A novel in vitro cell model of the proteinase/antiproteinase balance observed in alpha-1 antitrypsin deficiency

Abstract

Background: Alpha-1 antitrypsin deficiency (AATD) is a genetic condition resulting from mutations in the alpha-1 antitrypsin (AAT) protein, a major systemic antiproteinase, resulting in reduced/no release of AAT, disrupting the proteinase/antiproteinase balance. A sustained imbalance can cause structural changes to the lung parenchyma, leading to emphysema. Predicting and assessing human responses to potential therapeutic candidates from preclinical animal studies have been challenging. Our aims were to develop a more physiologically relevant in vitro model of the proteinase/antiproteinase balance and assess whether the data generated could better predict the efficacy of pharmacological candidates to inform decisions on clinical trials, together with expected biomarker responses.Methods: We developed an in vitro model assessing the proteinase/antiproteinase balance by the changes in the fibrinogen cleavage products of neutrophil elastase (NE) and proteinase 3 (PR3). This allowed the assessment of physiological and pharmaceutical neutrophil serine proteinase (NSP) inhibitors to determine the putative threshold at which the maximal effect is achieved.Results: AAT significantly reduced NE and PR3 activity footprints, with the maximal reduction achieved at concentrations above 10 μM. The inhibitor MPH966 alone also significantly reduced NE footprint generation in a concentration-dependent manner, leveling out above 100 nM but had no effect on the PR3 footprint.
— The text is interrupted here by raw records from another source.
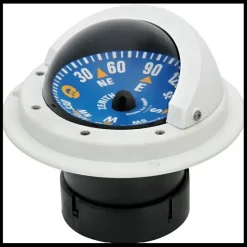 Compas Zentit 3'' encastré - Rose conique*Riviera New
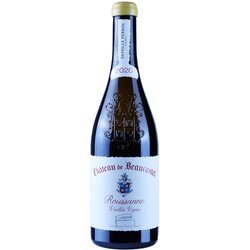 Famille Perrin Chateau de Beaucastel Roussanne Cene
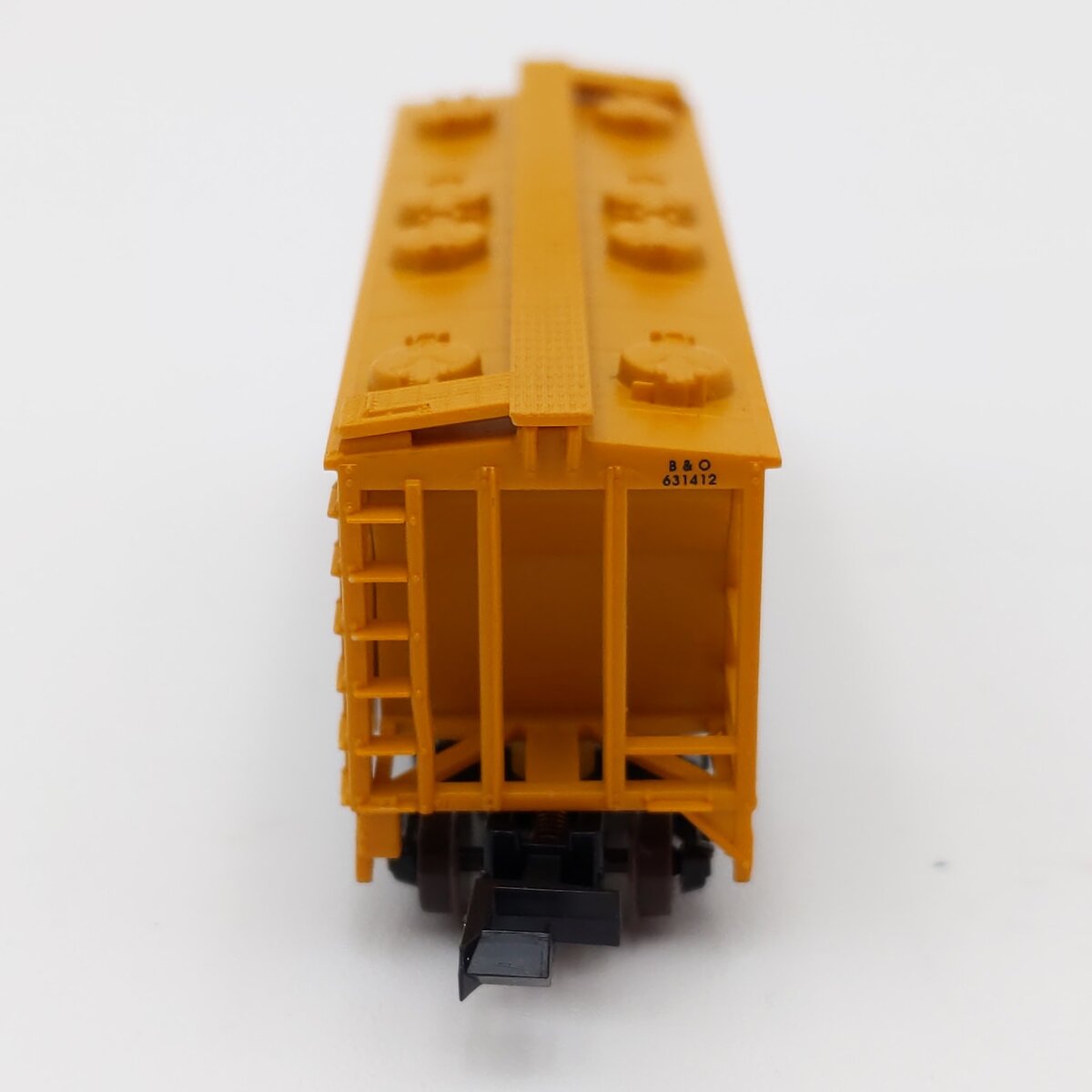 Atlas 3153 N Scale B&O Chessie System 2 Bay PS-2 Hopper #631412 LN/Box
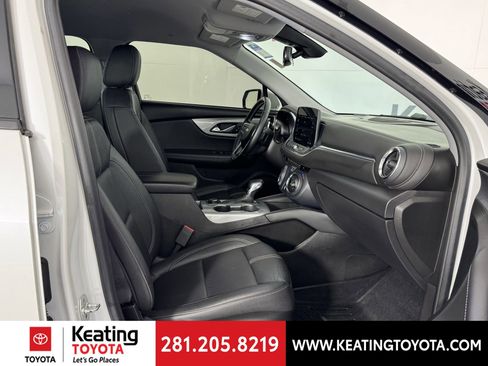Used 2023 Chevrolet Blazer LT image 19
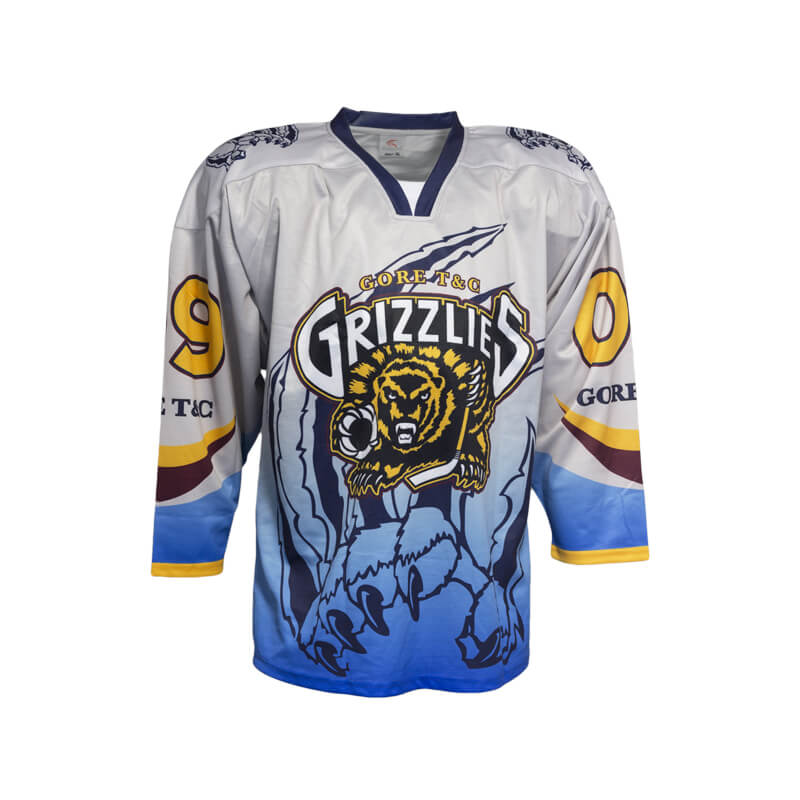 Custom Ice Hockey Jersey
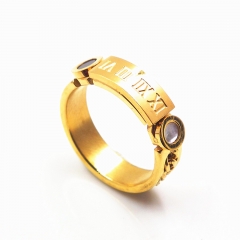 Stainless steel jewelry for women, fashion rings wholesale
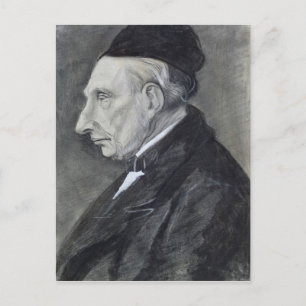 Vincent van Gogh The Artist's Grandfather Postcard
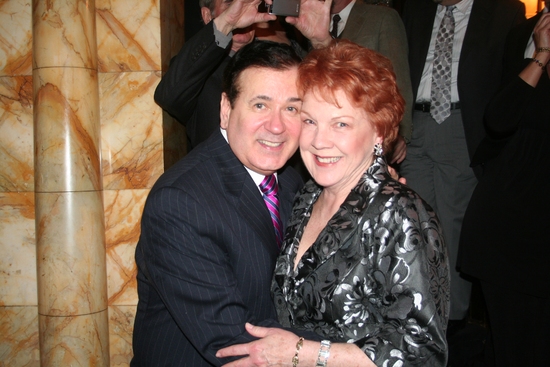 Photo Coverage: The Friars Club Honors Lee Roy Reams Image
At levels of AAT consistent with AATD, MPH966 had an additive effect, reducing the NE activity footprint more than either inhibitor alone.Conclusion: Our results support an inhibitor threshold above which the activity footprint generation appears resistant to increasing dosage. Our model can support the testing of inhibitors, confirming activity biomarkers as indicators of likely pharmaceutical efficacy, the assessment of NSP activity in the pathophysiology of emphysema, and the likely function of biological or pharmacological inhibitors in disease management.